Blockly for statistics

Alex Reinhart – Updated March 12, 2018 notebooks · refsmmat.com

A concept for an interactive statistics exploration tool built using Blockly.

High-level overview: the first block is the data frame. Blocks attached to it do things to it: resample a new data frame, permute a certain column, group by a variable, calculate aggregate functions, and plot results. Students can easily experiment with statistical methods by rearranging blocks to try new things.

Concept outline below. Is this flexible enough to handle everything we’d want in intro stats?

The data block

We start with a data block. This would be provided and not configurable. It would specify the variables, column types, and so on.

Ideally we’d have a bank of datasets with datapackage.json descriptions, from which the user could choose any dataset.

Data would be represented as an object with a data dictionary (column name => array of data), a set of type specifications, and an array of grouping variables. The grouping array would start empty.

Resampling and permutation

A “sample” block, with “number of samples” argument, would select at random from the data, returning a new dataset with the chosen number of rows. There’d be a “with replacement”/“without replacement” selector.

A “permute” block would operate on one variable in the dataset, permuting its values at random. If applied to a dataset that had already been grouped, it would work within each group, and it would be an error to try to permute the variable already chosen for grouping. (Do these restrictions make sense? Would within-group permutation be useful in some cases – maybe when you have two factors and only want to test a hypothesis about one of them?)

Grouping

A simple “group by” block would take in a data frame and a variable name, and group by the levels of that variable. That variable’s name would be added to the grouping array. The data wouldn’t actually be transformed in any way – subsequent functions just know to operate on the groupings.
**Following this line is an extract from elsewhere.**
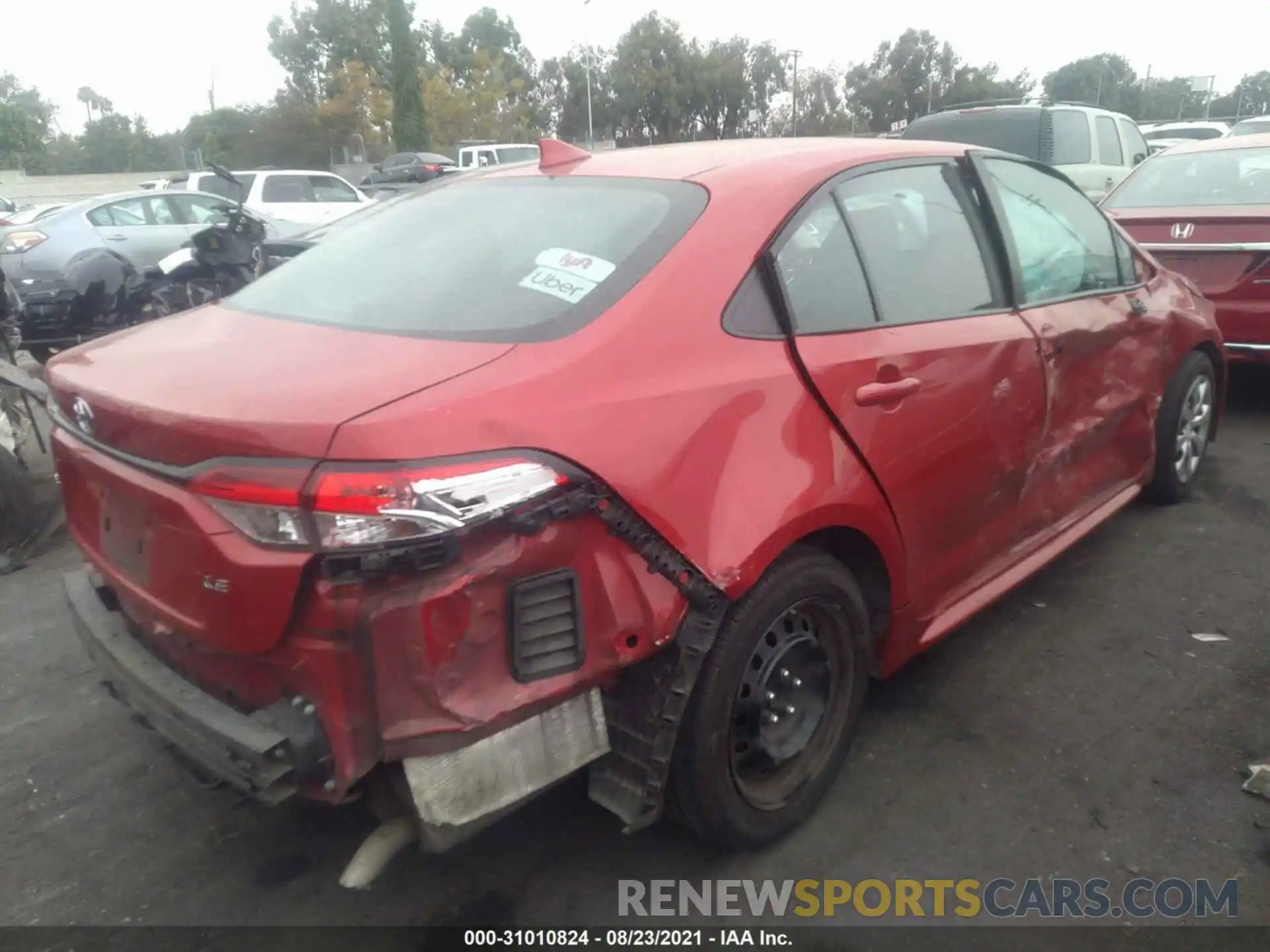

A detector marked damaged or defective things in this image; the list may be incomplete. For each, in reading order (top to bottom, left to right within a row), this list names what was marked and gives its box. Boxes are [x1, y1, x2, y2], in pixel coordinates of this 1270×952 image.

“Group by” must be composable, so we can group by multiple factors, e.g. if we have a two-way ANOVA and want to get means for each combination of two separate factor variables.

Functions

Functions would be split into two kinds: ordinary functions and aggregate functions, much in the same way SQL does it.

Ordinary function blocks would be something like “square” or “log” or whatever transformations, maybe with drop-down selectors for various options. There’d also be a selector for the variable to which this function is applied. The output from the block would be a new dataset with the transformation applied.

Aggregate functions operate over groups, as defined in the grouping variable array. They’d have a variable selected to operate on, then apply the function to that variable in each group, reducing each group to a single result. Output would be a new grouped data array, where the new variable name is, say, “mean(x)” and the grouping variable is retained. All other variables are dropped.

Flow control

There’d be a simple “Repeat _ times” block, looking like one of Blockly’s loop blocks, which can take any number of other blocks inside it. This block would run the enclosed statements repeatedly, always starting from the same input, and gather the output from the last enclosed statement. It’d simply concatenate the data frames, keeping any grouping applied.

Visualization

There’d be a few blocks for plotting results. A boxplot block, for example, would take data that’s been grouped and a variable name, and plot the variable within each group.

See also TinkerPlots, which builds graphics from basic primitives like “stack”, “divide”, and “order”, and by allowing data icons to be things like “fuse rectangular”, which combine individual data points into bars. This allows students to build graphics from basic ideas, rather than by selecting from premade types (histogram, boxpot, etc.).

Example use case

Suppose the user has selected a simple dataset: a grouping variable X and a continuous outcome Y. Classic t test material.

The data block is on the screen. The block structure needed for a permutation test would be something like

  1. Data block.
  2. Repeat 1000 times
    1. Permute X
    2. Group by X
    3. mean(Y)
  3. Boxplot of mean(Y)

Problems

Variable scoping

How do we handle scoping? In the example above, X and Y are available in block 2, but in block 3, the only available variables are X and mean(Y). Blockly seems to prefer global scope, since children learning programming aren’t expected to understand lexical scoping. But here there’s obvious scoping as the dataset is changed by the operations performed within it; the statements contained in block 2 have different scope from blocks 1 or 3.

Instead of providing variables as separate blocks, we could use a separate “variable” block with a dynamically-populated dropdown menu of variables currently in scope, and provide a view of the data whenever the user clicks on a node so they can see the current structure of the data. That seems unintuitive and clunky, though.